Fig. 6.. Epitope engineered hematopoietic system is shielded from CD45 targeted CAR-T cells and BTEs.

(A) Schematic overview of experimental timeline for in vivo protection of epitope edited HSC and progeny cells from CART45. (B) Frequency of edited cells in peripheral blood of NSG mice engrafted with CD45^BE HSCs before and after treatment with CART45 cells (***p<0.001, paired t-test, n=4). (C) Number of human cells in peripheral blood and bone marrow of mice engrafted with CD45^WT or CD45^BE HSCs after CART45 injection (gated on mouse CD45-/human CD3-). n=4 mice per group, ***p<0.001, Mann-Whitney test. Data are represented as mean ± SD (D) Schematic overview of experimental timeline for in vivo protection of epitope edited HSC and progeny cells from CART45 in the presence of AML tumor cells. (E) Mice treated with CART45 clear AML cells resulting in extended survival. (n=9 for CART45 and n=4 for UTD, one-way ANOVA compared to CD45^WT+CART45, ***p<0.001). Data are represented as mean ± SD. (F) Frequency of edited cells in peripheral blood of NSG mice engrafted with CD45^BE HSCs before and after treatment with CART45 cells (***p<0.001, paired t-test, n=9). (G) Number of human cells in peripheral blood engrafted with CD45^WT or CD45^BE HSCs 3 weeks after CART45 injection (gated on mouse CD45-/human CD3-). n=9 mice per group, ***p<0.001, Mann-Whitney test. Data are represented as mean ± SD. (H) Schematic overview of BTE design.

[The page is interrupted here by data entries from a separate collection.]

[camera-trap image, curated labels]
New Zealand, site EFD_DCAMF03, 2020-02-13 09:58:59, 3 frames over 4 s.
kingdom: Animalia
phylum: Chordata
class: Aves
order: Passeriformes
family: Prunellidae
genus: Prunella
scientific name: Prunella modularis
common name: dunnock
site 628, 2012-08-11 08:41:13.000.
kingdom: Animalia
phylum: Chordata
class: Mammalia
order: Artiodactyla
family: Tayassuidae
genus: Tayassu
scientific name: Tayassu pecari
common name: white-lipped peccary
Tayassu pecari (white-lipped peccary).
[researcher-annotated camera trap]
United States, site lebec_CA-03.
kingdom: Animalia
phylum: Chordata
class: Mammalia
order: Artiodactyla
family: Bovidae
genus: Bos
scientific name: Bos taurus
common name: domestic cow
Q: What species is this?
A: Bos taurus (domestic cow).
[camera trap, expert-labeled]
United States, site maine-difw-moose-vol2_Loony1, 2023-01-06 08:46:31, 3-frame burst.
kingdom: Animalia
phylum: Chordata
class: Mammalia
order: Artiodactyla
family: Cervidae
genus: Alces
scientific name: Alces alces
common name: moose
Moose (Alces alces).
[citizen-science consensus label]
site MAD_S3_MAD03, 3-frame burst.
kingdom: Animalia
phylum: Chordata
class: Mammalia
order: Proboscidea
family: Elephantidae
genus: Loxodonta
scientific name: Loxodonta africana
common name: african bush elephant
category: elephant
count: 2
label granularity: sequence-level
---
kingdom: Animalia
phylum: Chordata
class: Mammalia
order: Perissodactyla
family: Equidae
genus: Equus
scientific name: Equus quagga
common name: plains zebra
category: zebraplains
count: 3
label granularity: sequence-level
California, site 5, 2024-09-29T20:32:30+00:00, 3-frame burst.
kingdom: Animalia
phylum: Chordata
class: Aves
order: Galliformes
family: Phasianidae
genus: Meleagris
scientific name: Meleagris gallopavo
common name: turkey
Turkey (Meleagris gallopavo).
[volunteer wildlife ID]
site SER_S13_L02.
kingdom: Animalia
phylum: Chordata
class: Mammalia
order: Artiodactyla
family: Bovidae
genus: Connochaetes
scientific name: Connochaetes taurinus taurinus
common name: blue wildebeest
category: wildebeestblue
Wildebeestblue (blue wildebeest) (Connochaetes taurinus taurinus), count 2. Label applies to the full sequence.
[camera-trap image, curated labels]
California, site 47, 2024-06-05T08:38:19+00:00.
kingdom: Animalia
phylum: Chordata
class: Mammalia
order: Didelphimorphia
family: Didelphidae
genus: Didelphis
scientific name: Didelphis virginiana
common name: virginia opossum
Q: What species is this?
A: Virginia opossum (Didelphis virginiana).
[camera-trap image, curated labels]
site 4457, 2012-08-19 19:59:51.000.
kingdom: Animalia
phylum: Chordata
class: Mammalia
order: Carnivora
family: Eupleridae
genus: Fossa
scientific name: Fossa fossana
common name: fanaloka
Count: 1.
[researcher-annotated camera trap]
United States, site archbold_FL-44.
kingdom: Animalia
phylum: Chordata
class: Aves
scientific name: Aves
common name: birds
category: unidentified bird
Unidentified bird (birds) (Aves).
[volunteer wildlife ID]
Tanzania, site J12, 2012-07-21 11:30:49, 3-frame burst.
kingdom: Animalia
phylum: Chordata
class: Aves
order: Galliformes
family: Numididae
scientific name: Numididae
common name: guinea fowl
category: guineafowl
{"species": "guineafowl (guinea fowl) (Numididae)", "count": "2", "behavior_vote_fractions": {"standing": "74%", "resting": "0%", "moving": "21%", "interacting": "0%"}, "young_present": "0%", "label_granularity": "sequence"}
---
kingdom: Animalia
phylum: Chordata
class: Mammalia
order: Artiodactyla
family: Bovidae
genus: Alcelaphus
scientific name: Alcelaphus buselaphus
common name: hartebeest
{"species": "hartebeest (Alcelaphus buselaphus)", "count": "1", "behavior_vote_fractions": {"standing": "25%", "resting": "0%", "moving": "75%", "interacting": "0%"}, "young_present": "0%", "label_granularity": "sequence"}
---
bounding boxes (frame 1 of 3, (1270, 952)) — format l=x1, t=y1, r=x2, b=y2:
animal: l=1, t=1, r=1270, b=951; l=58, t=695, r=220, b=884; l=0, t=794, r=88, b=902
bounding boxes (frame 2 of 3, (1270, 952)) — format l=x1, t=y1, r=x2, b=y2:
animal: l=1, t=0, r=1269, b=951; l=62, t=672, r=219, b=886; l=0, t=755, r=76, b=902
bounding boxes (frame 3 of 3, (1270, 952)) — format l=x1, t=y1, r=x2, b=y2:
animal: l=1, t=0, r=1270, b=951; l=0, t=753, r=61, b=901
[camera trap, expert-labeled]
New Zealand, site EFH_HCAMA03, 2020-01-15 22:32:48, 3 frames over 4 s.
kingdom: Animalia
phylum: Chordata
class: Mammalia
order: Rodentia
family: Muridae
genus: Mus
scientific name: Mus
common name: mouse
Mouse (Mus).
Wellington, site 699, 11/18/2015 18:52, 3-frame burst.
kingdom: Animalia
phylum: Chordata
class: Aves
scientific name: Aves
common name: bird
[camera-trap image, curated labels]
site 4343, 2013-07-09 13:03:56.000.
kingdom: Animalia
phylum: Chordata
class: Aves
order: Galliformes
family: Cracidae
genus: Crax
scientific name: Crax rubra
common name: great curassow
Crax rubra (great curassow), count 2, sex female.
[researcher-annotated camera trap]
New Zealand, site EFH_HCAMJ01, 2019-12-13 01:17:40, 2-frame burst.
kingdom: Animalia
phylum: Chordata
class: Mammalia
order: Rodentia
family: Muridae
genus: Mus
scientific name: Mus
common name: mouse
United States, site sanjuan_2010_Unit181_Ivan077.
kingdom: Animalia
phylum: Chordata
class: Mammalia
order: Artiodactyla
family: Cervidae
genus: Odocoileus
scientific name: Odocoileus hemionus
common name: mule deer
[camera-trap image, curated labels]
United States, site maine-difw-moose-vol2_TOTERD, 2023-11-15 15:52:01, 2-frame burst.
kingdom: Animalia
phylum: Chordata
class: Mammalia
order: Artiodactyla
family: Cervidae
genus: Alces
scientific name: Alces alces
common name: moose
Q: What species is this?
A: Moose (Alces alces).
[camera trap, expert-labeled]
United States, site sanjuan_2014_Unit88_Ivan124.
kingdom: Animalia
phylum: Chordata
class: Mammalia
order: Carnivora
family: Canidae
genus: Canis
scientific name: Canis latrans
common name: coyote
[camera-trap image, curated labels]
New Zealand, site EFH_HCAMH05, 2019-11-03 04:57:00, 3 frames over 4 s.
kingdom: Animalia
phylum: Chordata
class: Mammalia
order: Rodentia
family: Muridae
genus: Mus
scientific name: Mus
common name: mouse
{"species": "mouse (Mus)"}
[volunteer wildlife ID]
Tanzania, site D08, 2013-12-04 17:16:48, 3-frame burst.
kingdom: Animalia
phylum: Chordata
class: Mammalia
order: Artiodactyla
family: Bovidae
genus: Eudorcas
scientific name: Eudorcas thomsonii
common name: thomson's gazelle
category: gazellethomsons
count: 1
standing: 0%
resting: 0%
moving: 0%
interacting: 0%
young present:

Anti-CD45 (clone BC8) and anti-CD3 (clone UCHT1) were fused to a silenced tandem Fc domain in LHHL (BTE1) and HLHL (BTE2) configurations. (I) Flow cytometry binding assay shows specific binding of BTE1 and BTE2 to CD3 and CD45 respectively. NALM6 cells (CD3 and CD45 negative) were used as a negative control. Irrelevant antibody (IgG₁) was used as a staining control. (J) Dose-dependent killing of MOLM14 AML cells by T cells in the presence of BTEs. (K) Mice treated with anti-CD45 BTE clear MOLM14 AML cells resulting in extended survival. (left panel: *=p<0.05, two-way ANOVA, right panel: **=p<0.01, log-rank test, n=5). Data are represented as mean ± SD. (L) Dose-dependent killing of CD45^WT expressing NALM6 cells but not CD45^BE expressing NALM6 cells by T cells in the presence of BTEs suggests that CD45^BE expressing cells are protected from BTE mediated cytotoxicity.